- _Tugas_
Terjemahkan ke dalam bahasa Inggris kalimat berikut dari berita tentang tenaga honorer RSUD Mojokerto di bawah: "Dan lagi, lanjut Supriyanto, tahun ini anggaran tenaga cleaning service tak dianggarkan di APBD."

++++ Kutipan Dokumen

Tenaga Honorer RSUD Mojokerto Wadul DPRD

tenaga-honorer-k2-beraksi-di-pemkab-kudusKota Mojokerto, Bhirawa
Nasib  puluhan tenaga cleaning service RSU Dr Wahidin Sudiro Husodo, Kota Mojokerto agar tetap dipekerjakan sebagai karyawan kontrak dibawah manajemen RS pupus. Menyusul sikap manajemen RS milik Pemkot Mojokerto tak memperpanjang kontrak kerja dan memilih menggandeng pihak ketiga.
Sikap itu dinyatakan Kabag Umum RSU Dr Wahidin Sudiro Husodo, Supriyanto usai menemui anggota Komisi II DPRD Kota Mojokerto, Senin (23/3) kemarin. Supriyanto dipanggil Komisi II DPRD setelah sebelumnya para honorer itu mengadu ke DPRD Kota Mojokerto.
”Ikatan kontrak kerja 50 tenaga cleaning service yang bertugas di tiga sektor berakhir 31 Desember 2014. Dan mulai Januari 2015 status mereka sebagai tenaga outsourching dibawah PT IGSA,” kata Supriyanto.
Pengalihan tenaga kontrak cleaning service ke PT IGSA, ujar Supriyanto, selain berakhirnya masa kontrak kerja juga karena regulasi BULD. ”Tenaga cleaning service dan Satpam di RSt berstatus BULD bisa dipihakketigakan. Karena untuk urusan ini tak menggunakan APBD tapi pendapatan BULD,” kilahnya.
Dan lagi, lanjut Supriyanto, tahun ini anggaran tenaga cleaning service tak dianggarkan di APBD.
”Hak-hak normatif mereka (tenaga cleaning service) tak terkurangi. Sama persis dengan yang diberikan RS. Jadi kalau mereka menolak bekerja di PT IGSA , tentunya akan rugi sendiri. Karena kontrak mereka dengan RS sudah berakhir demi hukum,” tukasnya.
Supriyanto mengaku tak tahu persis nama maupun jumlah tenaga cleaning service yang mengadu ke Dewan. ”Ada pengaduan FNPBI (Front Nasional Perjuangan Buruh Indonesia) soal tenaga cleaning service ke Dewan. Tapi masih belum jelas, apakah yang mengadu itu yang bersangkutan atau aktivis FNBPI yang memberi advokasi,” pungkasnya.

++++++++
++++ Data yang Diberikan

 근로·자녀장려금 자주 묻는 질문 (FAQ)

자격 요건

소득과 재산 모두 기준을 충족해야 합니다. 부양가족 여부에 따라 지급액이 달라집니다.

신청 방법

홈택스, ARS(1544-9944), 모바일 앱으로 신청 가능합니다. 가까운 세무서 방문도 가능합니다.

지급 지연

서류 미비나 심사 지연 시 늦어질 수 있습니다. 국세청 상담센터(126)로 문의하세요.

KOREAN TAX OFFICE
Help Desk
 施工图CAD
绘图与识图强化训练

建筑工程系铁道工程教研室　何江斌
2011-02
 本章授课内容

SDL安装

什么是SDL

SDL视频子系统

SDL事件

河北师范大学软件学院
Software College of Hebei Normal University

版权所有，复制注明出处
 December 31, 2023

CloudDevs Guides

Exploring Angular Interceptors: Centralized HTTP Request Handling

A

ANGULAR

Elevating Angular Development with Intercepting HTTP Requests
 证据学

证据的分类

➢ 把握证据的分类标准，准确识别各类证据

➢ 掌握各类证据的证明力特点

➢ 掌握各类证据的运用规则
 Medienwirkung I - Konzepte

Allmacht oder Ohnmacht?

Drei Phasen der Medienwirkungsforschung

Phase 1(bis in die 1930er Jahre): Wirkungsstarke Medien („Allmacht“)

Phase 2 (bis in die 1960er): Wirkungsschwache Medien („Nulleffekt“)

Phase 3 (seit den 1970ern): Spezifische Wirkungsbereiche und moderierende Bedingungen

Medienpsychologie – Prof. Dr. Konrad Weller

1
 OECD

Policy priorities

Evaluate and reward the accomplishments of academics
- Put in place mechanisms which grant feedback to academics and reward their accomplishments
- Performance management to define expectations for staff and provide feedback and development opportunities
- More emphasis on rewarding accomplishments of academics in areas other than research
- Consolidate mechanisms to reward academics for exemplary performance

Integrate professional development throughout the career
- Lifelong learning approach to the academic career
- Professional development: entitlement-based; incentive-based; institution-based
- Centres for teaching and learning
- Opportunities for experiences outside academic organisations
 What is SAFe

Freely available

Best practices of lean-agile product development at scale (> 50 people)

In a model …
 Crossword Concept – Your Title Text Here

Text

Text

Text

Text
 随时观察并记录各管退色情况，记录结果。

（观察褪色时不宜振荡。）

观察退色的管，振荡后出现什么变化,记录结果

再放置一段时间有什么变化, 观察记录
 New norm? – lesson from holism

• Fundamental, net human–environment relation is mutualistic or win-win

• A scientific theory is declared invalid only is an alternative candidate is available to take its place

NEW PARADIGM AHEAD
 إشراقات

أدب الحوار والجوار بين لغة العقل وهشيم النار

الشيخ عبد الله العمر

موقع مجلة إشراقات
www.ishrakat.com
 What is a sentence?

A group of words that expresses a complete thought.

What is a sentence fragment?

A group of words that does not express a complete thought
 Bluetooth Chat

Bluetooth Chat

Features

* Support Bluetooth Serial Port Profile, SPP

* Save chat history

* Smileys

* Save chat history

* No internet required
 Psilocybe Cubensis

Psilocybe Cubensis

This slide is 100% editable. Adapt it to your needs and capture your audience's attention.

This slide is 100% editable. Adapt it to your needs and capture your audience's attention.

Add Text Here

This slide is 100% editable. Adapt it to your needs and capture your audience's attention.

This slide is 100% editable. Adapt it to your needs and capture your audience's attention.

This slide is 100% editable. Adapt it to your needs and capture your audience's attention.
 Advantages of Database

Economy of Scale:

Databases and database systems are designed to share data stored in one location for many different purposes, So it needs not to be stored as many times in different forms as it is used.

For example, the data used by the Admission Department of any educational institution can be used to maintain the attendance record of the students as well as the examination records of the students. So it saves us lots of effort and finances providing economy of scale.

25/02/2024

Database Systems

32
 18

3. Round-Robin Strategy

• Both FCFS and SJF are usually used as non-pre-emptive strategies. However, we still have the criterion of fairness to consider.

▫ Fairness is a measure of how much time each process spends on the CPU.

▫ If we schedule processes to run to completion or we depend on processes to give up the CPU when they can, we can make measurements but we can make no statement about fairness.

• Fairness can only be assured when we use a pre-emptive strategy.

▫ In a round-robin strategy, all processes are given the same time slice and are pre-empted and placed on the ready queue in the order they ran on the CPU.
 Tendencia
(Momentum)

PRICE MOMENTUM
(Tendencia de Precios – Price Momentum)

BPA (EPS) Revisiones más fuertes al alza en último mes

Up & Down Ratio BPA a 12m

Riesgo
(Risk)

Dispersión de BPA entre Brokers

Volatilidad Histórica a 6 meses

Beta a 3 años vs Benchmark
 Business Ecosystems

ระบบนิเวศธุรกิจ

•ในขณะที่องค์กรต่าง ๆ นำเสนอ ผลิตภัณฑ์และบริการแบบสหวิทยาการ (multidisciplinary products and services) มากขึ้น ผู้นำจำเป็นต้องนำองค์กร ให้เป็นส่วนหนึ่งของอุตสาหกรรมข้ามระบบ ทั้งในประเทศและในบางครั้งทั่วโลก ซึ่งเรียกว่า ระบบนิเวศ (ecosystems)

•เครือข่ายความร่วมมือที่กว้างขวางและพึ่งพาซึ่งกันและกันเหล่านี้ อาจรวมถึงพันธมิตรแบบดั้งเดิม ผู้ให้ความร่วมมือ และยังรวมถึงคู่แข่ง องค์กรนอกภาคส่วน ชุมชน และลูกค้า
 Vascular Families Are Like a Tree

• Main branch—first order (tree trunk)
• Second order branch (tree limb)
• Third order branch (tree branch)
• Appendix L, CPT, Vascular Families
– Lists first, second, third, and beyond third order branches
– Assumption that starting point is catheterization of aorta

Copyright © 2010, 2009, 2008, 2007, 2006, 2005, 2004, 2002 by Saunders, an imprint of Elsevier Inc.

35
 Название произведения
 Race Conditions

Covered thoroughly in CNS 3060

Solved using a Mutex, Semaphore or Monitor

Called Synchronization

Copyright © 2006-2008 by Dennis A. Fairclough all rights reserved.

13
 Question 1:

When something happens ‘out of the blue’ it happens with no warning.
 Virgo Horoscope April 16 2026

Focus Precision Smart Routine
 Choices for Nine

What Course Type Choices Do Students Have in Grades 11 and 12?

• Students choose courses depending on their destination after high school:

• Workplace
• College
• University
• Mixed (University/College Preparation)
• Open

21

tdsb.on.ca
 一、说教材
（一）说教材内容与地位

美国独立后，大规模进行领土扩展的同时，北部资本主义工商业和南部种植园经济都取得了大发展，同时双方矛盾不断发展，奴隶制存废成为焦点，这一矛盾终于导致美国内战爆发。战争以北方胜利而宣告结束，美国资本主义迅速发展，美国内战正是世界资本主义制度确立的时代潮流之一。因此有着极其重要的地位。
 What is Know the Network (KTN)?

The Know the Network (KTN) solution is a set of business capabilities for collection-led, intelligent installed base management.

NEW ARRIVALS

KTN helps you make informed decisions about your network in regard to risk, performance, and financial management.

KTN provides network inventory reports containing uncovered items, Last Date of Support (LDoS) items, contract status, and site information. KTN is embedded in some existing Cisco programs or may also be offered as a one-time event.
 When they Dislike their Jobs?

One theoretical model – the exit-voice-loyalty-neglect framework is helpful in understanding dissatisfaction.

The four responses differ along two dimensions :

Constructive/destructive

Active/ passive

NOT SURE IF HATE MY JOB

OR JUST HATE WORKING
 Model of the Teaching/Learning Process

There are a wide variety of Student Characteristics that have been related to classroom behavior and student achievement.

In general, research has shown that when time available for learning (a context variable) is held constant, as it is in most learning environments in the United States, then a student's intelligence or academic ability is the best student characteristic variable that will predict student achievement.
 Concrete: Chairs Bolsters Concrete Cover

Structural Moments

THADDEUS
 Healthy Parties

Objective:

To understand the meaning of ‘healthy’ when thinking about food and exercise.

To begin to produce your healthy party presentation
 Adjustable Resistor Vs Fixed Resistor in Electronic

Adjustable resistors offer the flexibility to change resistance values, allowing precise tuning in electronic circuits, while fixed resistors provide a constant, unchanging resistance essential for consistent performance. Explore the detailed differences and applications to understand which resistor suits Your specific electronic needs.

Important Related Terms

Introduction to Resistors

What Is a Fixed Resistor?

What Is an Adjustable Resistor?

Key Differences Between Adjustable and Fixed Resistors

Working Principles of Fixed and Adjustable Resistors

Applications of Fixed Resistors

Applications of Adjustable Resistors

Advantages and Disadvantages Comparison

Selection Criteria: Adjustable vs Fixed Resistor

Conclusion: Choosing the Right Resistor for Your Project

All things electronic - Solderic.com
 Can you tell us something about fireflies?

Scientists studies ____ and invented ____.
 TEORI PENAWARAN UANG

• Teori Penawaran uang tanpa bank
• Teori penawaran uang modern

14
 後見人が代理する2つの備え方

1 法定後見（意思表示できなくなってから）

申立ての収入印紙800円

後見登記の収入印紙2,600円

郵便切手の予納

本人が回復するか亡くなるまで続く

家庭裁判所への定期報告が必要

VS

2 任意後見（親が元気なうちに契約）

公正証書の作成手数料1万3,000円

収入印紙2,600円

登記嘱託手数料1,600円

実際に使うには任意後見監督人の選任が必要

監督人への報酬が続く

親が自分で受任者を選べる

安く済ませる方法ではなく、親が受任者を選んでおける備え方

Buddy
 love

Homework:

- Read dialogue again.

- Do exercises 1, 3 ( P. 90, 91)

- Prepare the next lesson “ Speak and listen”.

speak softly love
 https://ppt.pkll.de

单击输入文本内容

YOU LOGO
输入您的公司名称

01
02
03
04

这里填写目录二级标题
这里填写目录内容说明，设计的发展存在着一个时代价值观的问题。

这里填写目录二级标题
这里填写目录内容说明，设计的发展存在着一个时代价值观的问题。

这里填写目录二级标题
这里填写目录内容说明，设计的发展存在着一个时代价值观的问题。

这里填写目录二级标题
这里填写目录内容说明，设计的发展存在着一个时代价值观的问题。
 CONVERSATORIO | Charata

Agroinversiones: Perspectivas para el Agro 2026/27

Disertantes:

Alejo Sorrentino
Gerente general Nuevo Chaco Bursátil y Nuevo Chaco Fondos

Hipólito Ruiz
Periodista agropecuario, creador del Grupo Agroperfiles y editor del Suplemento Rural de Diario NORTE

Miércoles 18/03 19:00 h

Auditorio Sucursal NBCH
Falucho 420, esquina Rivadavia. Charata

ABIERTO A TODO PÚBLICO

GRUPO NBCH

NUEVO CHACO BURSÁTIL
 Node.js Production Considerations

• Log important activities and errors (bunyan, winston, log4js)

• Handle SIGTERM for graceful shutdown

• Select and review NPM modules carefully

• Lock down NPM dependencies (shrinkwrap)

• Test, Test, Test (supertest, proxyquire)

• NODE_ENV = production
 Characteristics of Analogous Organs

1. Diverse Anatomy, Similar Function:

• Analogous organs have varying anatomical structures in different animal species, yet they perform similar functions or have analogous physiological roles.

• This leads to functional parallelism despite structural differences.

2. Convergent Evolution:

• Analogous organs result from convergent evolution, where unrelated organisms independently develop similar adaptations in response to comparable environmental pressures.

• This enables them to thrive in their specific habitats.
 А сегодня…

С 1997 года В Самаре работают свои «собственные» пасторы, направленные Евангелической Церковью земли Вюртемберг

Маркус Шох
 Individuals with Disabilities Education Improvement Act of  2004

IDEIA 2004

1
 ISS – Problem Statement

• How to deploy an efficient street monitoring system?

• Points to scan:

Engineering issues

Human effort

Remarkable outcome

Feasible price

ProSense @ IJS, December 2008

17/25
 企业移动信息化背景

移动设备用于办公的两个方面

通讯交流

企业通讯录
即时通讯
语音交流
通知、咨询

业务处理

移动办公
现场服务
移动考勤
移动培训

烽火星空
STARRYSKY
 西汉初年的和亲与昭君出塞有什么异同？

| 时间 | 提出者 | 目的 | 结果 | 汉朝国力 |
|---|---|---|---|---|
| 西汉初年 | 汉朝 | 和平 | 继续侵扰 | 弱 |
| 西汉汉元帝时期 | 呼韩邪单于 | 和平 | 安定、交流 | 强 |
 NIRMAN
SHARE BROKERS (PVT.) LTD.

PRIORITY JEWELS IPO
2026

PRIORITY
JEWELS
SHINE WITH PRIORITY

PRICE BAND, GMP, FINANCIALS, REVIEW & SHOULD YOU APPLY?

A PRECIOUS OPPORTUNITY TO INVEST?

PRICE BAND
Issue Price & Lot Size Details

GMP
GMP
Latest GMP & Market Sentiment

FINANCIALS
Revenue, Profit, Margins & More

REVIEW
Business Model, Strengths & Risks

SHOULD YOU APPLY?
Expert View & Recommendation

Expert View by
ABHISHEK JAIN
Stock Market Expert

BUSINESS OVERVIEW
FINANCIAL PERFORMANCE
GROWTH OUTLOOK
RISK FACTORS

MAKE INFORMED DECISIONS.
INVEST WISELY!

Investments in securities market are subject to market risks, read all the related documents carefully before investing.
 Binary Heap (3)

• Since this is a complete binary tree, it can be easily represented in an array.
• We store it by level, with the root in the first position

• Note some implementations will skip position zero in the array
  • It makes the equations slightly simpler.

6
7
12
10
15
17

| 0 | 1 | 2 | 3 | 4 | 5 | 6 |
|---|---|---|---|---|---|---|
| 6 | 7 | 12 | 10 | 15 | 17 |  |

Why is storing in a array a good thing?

++++++++

- _Jawaban Latihan_
Moreover, Supriyanto continued, this year no funds for cleaning service workers have been budgeted in the APBD.